We use the Supabase Python client’s `upsert()` method to insert or update rows.

**Key properties of this approach:**
- `upsert()` inserts new rows or updates existing ones based on the primary key (`country`, `year`).
- Data is sent in small batches (≤500 rows) to stay under the 10 MB REST payload limit.
- Each batch is validated locally before upload.
- Verification:
  - Query one known row via `maybe_single()`.
  - Count total rows in the cloud table.

This ensures the dataset is now persisted in a cloud-accessible format for subsequent analysis.

In [3]:
from math import ceil
from postgrest import APIError  # optional: to catch specific API errors

total = len(records)
num_batches = ceil(total / BATCH_SIZE)
print(f"Uploading {total} rows in {num_batches} batch(es) to '{TABLE_NAME}'...")

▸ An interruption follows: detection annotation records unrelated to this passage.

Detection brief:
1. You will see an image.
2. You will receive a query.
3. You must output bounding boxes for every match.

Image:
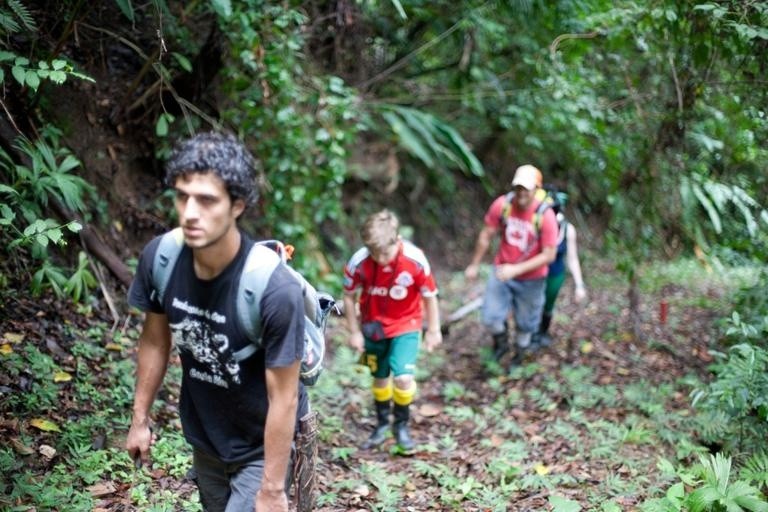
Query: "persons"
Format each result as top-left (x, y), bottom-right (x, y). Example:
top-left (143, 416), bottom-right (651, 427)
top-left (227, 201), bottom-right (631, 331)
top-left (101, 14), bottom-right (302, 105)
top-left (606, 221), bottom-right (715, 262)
top-left (124, 126), bottom-right (305, 512)
top-left (463, 164), bottom-right (556, 371)
top-left (529, 190), bottom-right (588, 347)
top-left (343, 210), bottom-right (443, 457)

for i in range(0, total, BATCH_SIZE):
    batch = records[i:i + BATCH_SIZE]
    try:
        resp = (
            supabase
            .table(TABLE_NAME)
            .upsert(batch, returning="minimal")  # don't echo rows back
            .execute()
        )
        # success: no exception thrown
        print(f"  ✓ Batch {i//BATCH_SIZE + 1}/{num_batches} — {len(batch)} rows")
    except APIError as e:
        # PostgREST / Supabase API error (e.g., JSON NaN, RLS, etc.)
        raise RuntimeError(f"Batch starting at {i} failed: {e.message}") from e
    except Exception as e:
        # Any other client/network error
        raise RuntimeError(f"Batch starting at {i} failed: {e}") from e

print("Upload complete")

Uploading 350 rows in 1 batch(es) to 'brn_indicators'...
  ✓ Batch 1/1 — 350 rows
Upload complete


In [4]:
# Verify one row
probe = records[0]
q = supabase.table(TABLE_NAME).select("*")
for k in ("country", "year"):
    if k in probe:
        q = q.eq(k, probe[k])
row = q.limit(1).maybe_single().execute()
print("One row:", row.data)

# Count rows
count_resp = supabase.table(TABLE_NAME).select("country", count="exact").execute()
print("Total rows:", count_resp.count)

One row: {'country': 'BRN', 'year': 1990, 'co2_per_capita_tco2e_excl_lulucf': 16.8434576876675, 'co2_total_mtco2e_excl_lulucf': 4.3, 'energy_use_kg_oe_per_capita': 6766.20265813163, 'gdp_current_usd': 6039881086.68157, 'population_total': 255292, 'renewable_electricity_pct': 0, 'renewable_energy_consumption_pct': 0.7, 'urban_pop_pct': 66.438, 'missing_indicator_count': 0}
Total rows: 350


## 6. Summary

This notebook successfully demonstrates:
- A secure and reusable cloud upload pipeline.
- Proper credential handling with `.env`.
- Robust error handling and data validation.
- Direct integration between local analytics and cloud data storage.

The resulting Supabase table (`brn_indicators`) is now ready for analysis in the next phase (`02_analysis_from_db.ipynb`).